Uh-huh, sure it will -- just like during the Clinton years when Exxon stock more than doubled in price including two 2-for-1 splits.
So, you keep filling-up your gas-guzzler and not changing your driving habits for me. I have my eye on a keen new set of golf clubs.
|
|
|
Post by scottybowman on Jun 8, 2007 9:06:28 GMT -5
Oil is going to get hit hard when Bush is out of the white house.Uh-huh, sure it will -- just like during the Clinton years when Exxon stock more than doubled in price including two 2-for-1 splits. So, you keep filling-up your gas-guzzler and not changing your driving habits for me. I have my eye on a keen new set of golf clubs. Again, your lack of education shows. You do realize that you're paying more for everything else because of higher fuel costs? Unless you live in the woods and don't ever buy groceries. Anyway, I'm done with you. All you want to do is fight, pat yourself on the back, and throw insults in every post. Enjoy retirement on your military pension in the woods.
|
|
|
Post by someguy on Jun 19, 2007 15:12:57 GMT -5
I hope you do realize that I did own stock in Exxon and sold it a few months ago and moved into something that was less crazy. Oil is going to get hit hard when Bush is out of the white house. Looks like you may have bailed too early, Sparky. www.msnbc.msn.com/id/19276523/In addition to a new set of golf clubs, I've decided I could dig a new ski boat, too. The next time I’m on the east side of the state, I think I’ll stop by Skiers Pier in Pontiac and see about trading in my Malibu for a new one. I’m thinking I could get a good deal on a 2007 by the end of summer.
|
|
|
Post by bubbletight on Jun 23, 2007 21:43:58 GMT -5
Just read the whole thread from beginning to end...does it get any dumber than that someguy jackass? Honestly, I don't think I could sound that stupid if I tried. My favorite part was when he suggested that people just stop buying gasoline. Great idea there, champ. I'm sure that'll be real convenient for most Americans. Except all of the ones that drive a car on a semi-regular basis.

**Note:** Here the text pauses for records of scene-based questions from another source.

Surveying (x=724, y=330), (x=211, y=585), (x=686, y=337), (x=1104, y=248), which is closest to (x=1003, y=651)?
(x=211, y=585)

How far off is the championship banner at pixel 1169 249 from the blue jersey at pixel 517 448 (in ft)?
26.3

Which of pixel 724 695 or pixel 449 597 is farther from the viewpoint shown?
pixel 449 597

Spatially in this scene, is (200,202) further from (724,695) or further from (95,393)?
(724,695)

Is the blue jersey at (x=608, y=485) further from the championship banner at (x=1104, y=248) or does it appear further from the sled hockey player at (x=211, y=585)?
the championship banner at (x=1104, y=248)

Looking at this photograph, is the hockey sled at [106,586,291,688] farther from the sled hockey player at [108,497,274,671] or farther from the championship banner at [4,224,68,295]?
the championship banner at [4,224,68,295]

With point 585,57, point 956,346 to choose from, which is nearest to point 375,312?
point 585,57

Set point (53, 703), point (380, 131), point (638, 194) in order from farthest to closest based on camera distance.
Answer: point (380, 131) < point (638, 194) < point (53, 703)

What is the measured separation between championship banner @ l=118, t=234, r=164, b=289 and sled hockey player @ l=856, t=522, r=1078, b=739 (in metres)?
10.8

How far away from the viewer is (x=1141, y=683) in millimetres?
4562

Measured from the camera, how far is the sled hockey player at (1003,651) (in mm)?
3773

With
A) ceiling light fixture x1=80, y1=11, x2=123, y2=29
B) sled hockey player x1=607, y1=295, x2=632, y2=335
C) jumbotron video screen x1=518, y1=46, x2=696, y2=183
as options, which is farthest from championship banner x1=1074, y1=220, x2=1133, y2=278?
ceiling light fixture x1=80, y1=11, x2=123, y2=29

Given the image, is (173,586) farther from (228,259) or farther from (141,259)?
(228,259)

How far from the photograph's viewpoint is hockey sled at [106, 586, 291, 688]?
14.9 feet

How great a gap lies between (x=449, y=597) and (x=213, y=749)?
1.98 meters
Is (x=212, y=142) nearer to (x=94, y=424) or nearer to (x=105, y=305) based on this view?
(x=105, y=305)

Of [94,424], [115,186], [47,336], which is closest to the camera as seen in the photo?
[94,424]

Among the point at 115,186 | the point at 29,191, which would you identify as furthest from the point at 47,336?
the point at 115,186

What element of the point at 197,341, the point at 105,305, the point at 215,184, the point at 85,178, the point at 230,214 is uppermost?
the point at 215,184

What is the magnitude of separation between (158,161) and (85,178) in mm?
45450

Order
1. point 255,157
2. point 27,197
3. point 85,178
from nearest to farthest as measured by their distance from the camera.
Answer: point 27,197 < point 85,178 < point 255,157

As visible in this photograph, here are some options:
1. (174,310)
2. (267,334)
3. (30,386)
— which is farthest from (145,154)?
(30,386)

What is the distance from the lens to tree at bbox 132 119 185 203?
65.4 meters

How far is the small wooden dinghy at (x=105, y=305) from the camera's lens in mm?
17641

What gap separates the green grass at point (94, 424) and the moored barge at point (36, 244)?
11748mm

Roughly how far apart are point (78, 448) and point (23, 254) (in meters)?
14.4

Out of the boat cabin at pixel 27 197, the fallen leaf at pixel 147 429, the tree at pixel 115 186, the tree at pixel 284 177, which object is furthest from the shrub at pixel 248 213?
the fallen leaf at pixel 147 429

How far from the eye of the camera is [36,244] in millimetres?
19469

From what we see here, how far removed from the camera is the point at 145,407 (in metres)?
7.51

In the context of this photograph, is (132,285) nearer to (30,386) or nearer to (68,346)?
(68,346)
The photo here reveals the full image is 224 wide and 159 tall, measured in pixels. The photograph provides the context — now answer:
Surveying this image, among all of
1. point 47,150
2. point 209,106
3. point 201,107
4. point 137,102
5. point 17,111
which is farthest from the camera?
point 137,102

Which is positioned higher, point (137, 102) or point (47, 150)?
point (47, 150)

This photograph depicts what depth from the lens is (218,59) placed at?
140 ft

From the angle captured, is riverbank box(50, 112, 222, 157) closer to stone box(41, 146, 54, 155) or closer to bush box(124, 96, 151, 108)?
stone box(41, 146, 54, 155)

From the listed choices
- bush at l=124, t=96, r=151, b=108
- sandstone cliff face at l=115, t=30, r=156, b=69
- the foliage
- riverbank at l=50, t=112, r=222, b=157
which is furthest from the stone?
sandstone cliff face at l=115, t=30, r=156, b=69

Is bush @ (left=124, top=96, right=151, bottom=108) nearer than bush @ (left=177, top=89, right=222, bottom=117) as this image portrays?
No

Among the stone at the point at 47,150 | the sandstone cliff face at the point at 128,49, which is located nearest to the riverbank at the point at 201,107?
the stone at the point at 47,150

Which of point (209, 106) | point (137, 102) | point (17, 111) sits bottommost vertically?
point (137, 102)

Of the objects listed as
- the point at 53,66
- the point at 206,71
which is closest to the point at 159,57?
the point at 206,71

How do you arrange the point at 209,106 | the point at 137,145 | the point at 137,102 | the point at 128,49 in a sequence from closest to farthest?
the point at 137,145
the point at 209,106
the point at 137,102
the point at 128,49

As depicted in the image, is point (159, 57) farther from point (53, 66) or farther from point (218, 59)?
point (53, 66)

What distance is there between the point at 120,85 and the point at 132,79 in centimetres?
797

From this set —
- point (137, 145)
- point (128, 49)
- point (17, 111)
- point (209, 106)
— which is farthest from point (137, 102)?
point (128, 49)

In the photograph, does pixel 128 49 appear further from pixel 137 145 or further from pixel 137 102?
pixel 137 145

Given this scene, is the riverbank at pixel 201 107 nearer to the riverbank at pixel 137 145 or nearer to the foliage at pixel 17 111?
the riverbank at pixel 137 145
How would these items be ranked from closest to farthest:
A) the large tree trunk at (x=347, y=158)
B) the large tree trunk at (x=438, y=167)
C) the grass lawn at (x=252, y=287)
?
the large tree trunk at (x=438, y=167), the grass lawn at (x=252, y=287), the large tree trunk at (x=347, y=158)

They always say that in any argument, insults are the tool of the loser, and that's never more true than in this case. Theres a moron or dumbass thrown in at the end of every one of his posts, a classic tactic for somebody who knows their argument lacks any substance and just doesn't hold up under any scrutiny.
|
|
|
Post by toledowingsfan on Jun 26, 2007 10:11:52 GMT -5
So in summary, bubbletight you have nothing to contribute accept more name calling?